A History of South Sudan by Rolandsen Øystein H. & Daly M. W. & Rolandsen Øystein H. & Daly M. W
Author:Rolandsen, Øystein H. & Daly, M. W. & Rolandsen, Øystein H. & Daly, M. W.
Language: eng
Format: epub
Publisher: Cambridge University Press
Published: 2016-05-05T16:00:00+00:00
The end of Abboud and the return of parliamentarian rule
In the face of widespread dissatisfaction, driven in part by the war in the South, the military regime in Khartoum crumbled during the fall of 1964, and on November 14, was forced to resign. A transitional government, based on an alliance of trade unions and northern politicians, was established under Sirr al-Khatim al-Khalifa, a civil servant, as prime minister. The cabinet included Southerners of some political acumen and influence: Ezbon Mundiri (until then serving a prison sentence for subversion), Luigi Adwok, and Clement Mboro, who got the theoretically powerful position of Minister of Interior. All three were associated with the new Southern Front, formed in Khartoum to advocate nonviolence and federation. Abel Alier, at that time a young lawyer and politician, was also among the early members.
By 1964, Greater Khartoum’s many Southern residents, mainly migrants seeking employment and education, were considered locally as a threat to public security. On December 6 – Black Sunday as it would be called – Clement Mboro, having toured the South in his ministerial capacity, was due to return to Khartoum, where a large crowd gathered to greet him. When his plane was delayed, rumors circulated that he had been killed by the government. Riots and looting ensued, and bands of northerners indiscriminately attacked Southerners all over Khartoum. A hundred or more Southerners were killed and many more wounded. Although the political climate was poisoned, the Southern Front continued to collaborate with the transitional government. An important, shared goal was to end the violence in the South. An amnesty was offered to the rebels and politicians in exile, and a Round Table Conference was called.
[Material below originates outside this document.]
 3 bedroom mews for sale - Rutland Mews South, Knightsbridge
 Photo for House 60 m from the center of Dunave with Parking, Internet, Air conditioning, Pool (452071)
The goal of the conference, which began in Khartoum on March 16, 1965, was agreement between the northern political establishment and various Southern parties over the future status of the South. Posterity has judged this effort a failure, and in many ways it was. Southern participants were insufficiently united – the new leader of SANU (outside), Aggrey Jaden, attended the opening, read a statement, then left – and the Northern leaders were unwilling to grant the concessions that moderate Southerners demanded. The Conference was important, however, for the precedent it set: for the first time representatives of “Southern Sudan” negotiated with “the north” over constitutional arrangements for the three Southern provinces as one political unit. This innovation, unappreciated at the time, was an early step on the road to the 1972 Peace Agreement and, eventually, Southern secession.
But the Round Table process itself also caused division among Southerners. William Deng, having been marginalized not only within SANU but also in diaspora circles generally, relocated to Khartoum, while the other politicians, despite amnesty, stayed abroad. But Deng fell out too with leaders of the Southern Front, probably over personal rather than political differences and subsequently established SANU “inside” with, among others, Toby Madut, later to be prominent in regional Southern politics.
After elections in March and April 1965, the Umma and NUP formed a coalition government.